Naquela noite, ela não voltou direto para casa. Em vez disso, caminhou até o restaurante, mesmo sem estar escalada. Precisava vê-lo. Precisava de respostas.
Encontrou Enzo no escritório, sozinho, com uma garrafa de vinho meio vazia ao lado.
— Achei que não vinha hoje. — ele disse, ao vê-la entrar.
— Eu precisava... entender.
— Entender o quê?
Ela o encarou.
— Quem sou.
O silêncio caiu entre os dois como uma cortina pesada. Enzo se levantou devagar, caminhando até ela.
— E descobriu?
— Parte. — ela abriu a bolsa e tirou o caderno azul. — Lembra quando me perguntou se eu tinha lembranças?
Ele assentiu.
— Isso estava comigo no orfanato. — Luna abriu na página do brasão. — Eu o vi hoje num livro. Pertence a uma família. Os Marcelli.
Enzo não respondeu.
— Dizem que a herdeira sumiu. Dizem que foi levada, que tinha cinco anos... — ela passou a mão nos cabelos. — E que se chamava Aurora.
— Você acha que é ela?
— Eu não sei o que acho. Só sei que quando você me olha... sinto como se estivesse perto de algo que perdi. Como se parte da resposta estivesse em você.

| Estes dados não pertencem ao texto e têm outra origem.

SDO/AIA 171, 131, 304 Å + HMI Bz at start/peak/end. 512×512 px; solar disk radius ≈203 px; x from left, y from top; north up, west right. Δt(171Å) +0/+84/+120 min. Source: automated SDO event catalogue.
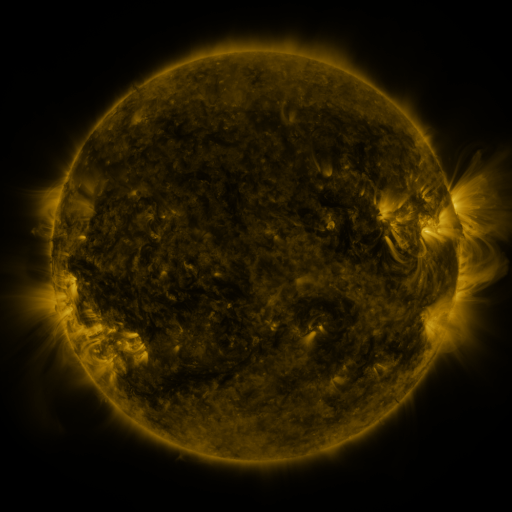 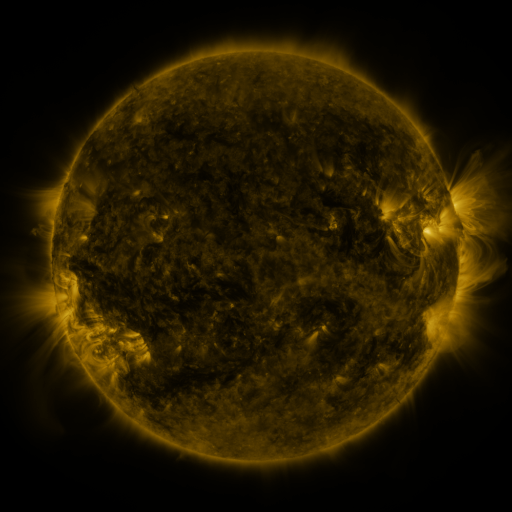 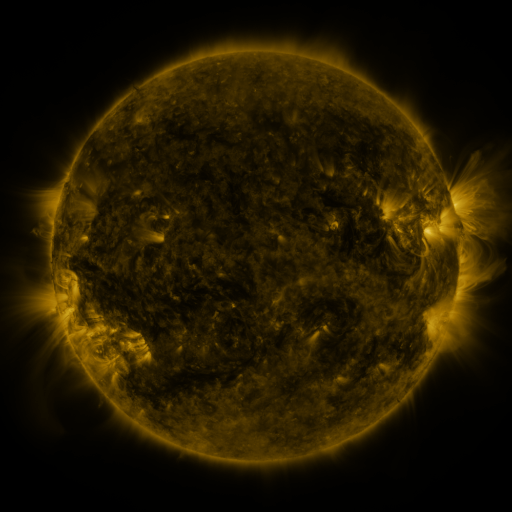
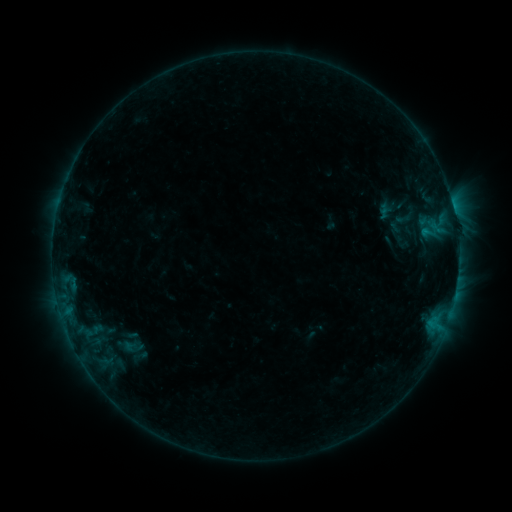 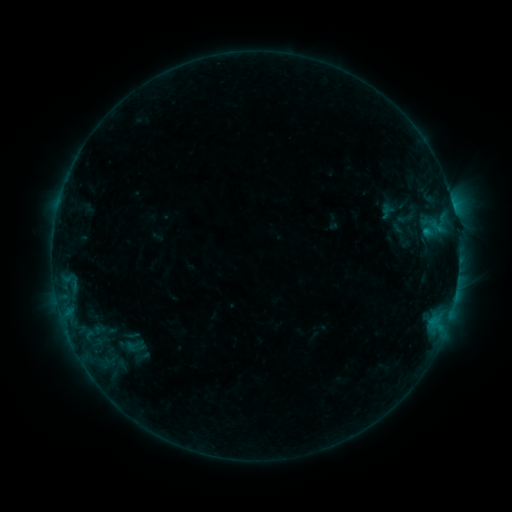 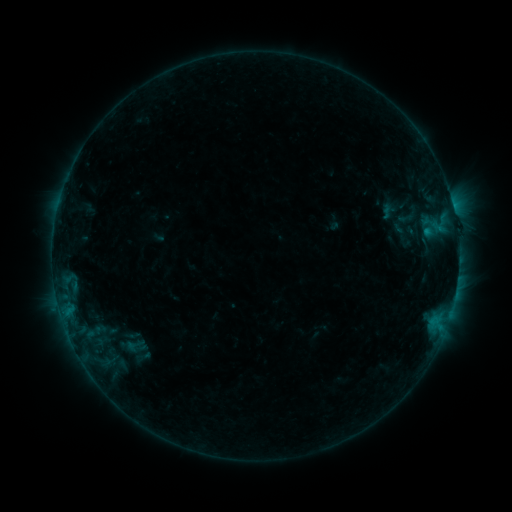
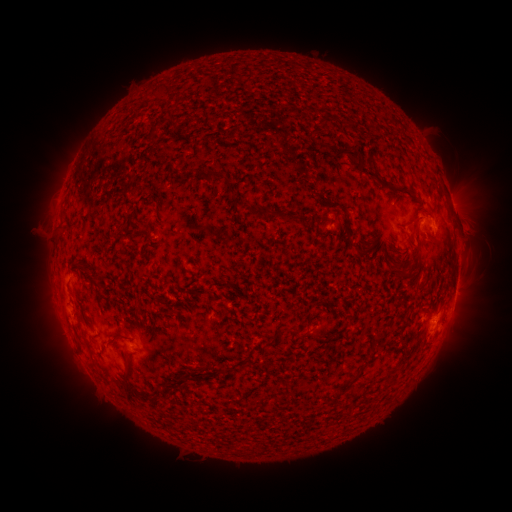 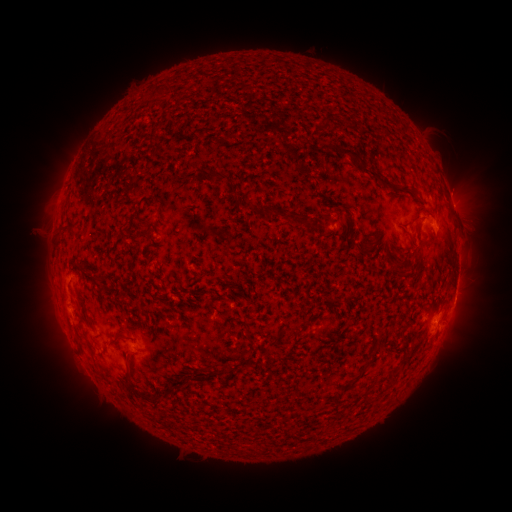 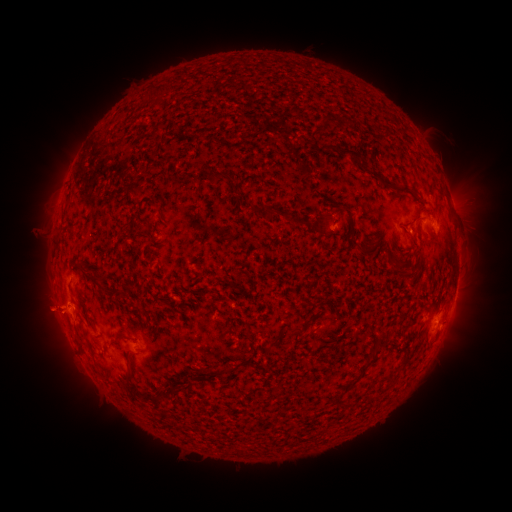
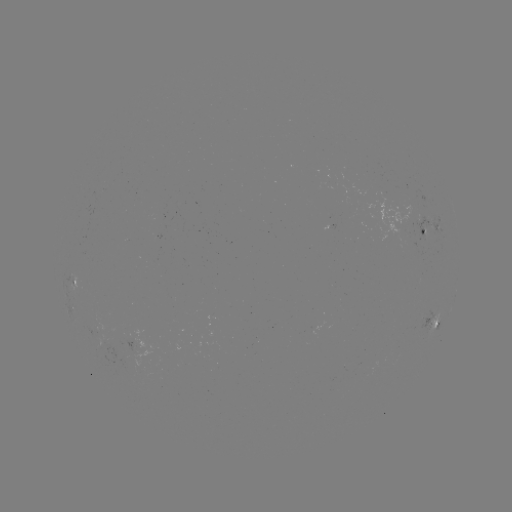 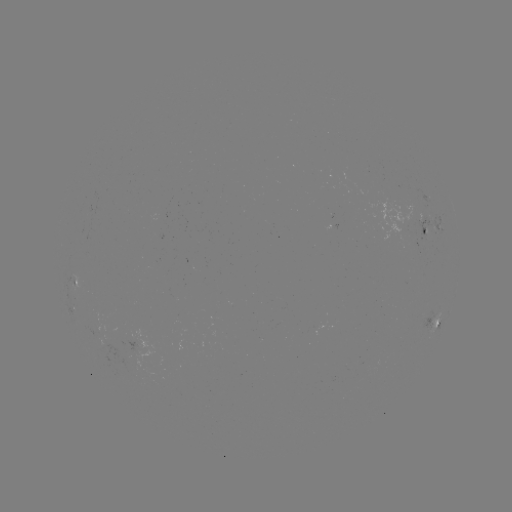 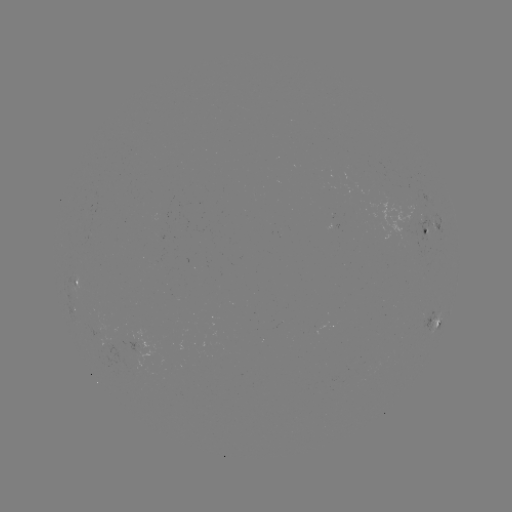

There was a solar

Enzo respirou fundo. Sentia o peso do momento. Aquilo que viera buscando por toda a vida... estava diante dele. Mas nada era como imaginou.
— E se for verdade? — perguntou ele. — Se você for mesmo a herdeira de uma das famílias mais poderosas da máfia italiana?
— Então talvez eu nunca tenha sido Luna. Talvez eu seja apenas o rastro de um passado roubado.
— Não. — Enzo se aproximou mais. — Você é quem decide quem quer ser. O sangue pode dizer de onde você veio, mas não define quem você vai ser.
Ela ficou em silêncio. Então perguntou, com a voz quase trêmula:
— Quem é você, Enzo?
Ele demorou a responder.
— Um homem que deveria ser seu inimigo. — disse, por fim. — Mas que não consegue deixar de olhar pra você como se tudo o que acreditava tivesse mudado.
— Você sabia?
— Suspeitava. Mas... cada vez que se sentava diante de mim, cada vez que sorria, eu me esquecia do porquê havia começado tudo isso.
Ela respirou fundo.
— E por que começou?
Ele não respondeu. Não podia. Não ainda.
Em vez disso, aproximou-se mais, quase encostando o rosto no dela.
— Você me desarma. E isso me assusta mais do que qualquer arma que já empunhei.
Luna fechou os olhos por um instante.
— Então estamos os dois com medo. Porque você também me faz querer descobrir quem eu era... e esquecer ao mesmo tempo.
Enzo tocou de leve o rosto dela, como se temesse que qualquer gesto mais brusco a quebrasse.
— Me promete uma coisa. — disse ele.
— O quê?
— Que, quando a verdade vier... você não vai me odiar por completo.
Ela ficou em silêncio, mas os olhos dela disseram mais do que palavras. Uma promessa silenciosa de que talvez... só talvez... houvesse espaço para perdão entre as ruínas de seus passados.
Do lado de fora, Marco observava a cena através da câmera de segurança do corredor. Seu rosto estava sombrio. Pegou o telefone e ligou para alguém.
— Está acontecendo. Ele se envolveu. A garota é mesmo a herdeira. Temos um problema!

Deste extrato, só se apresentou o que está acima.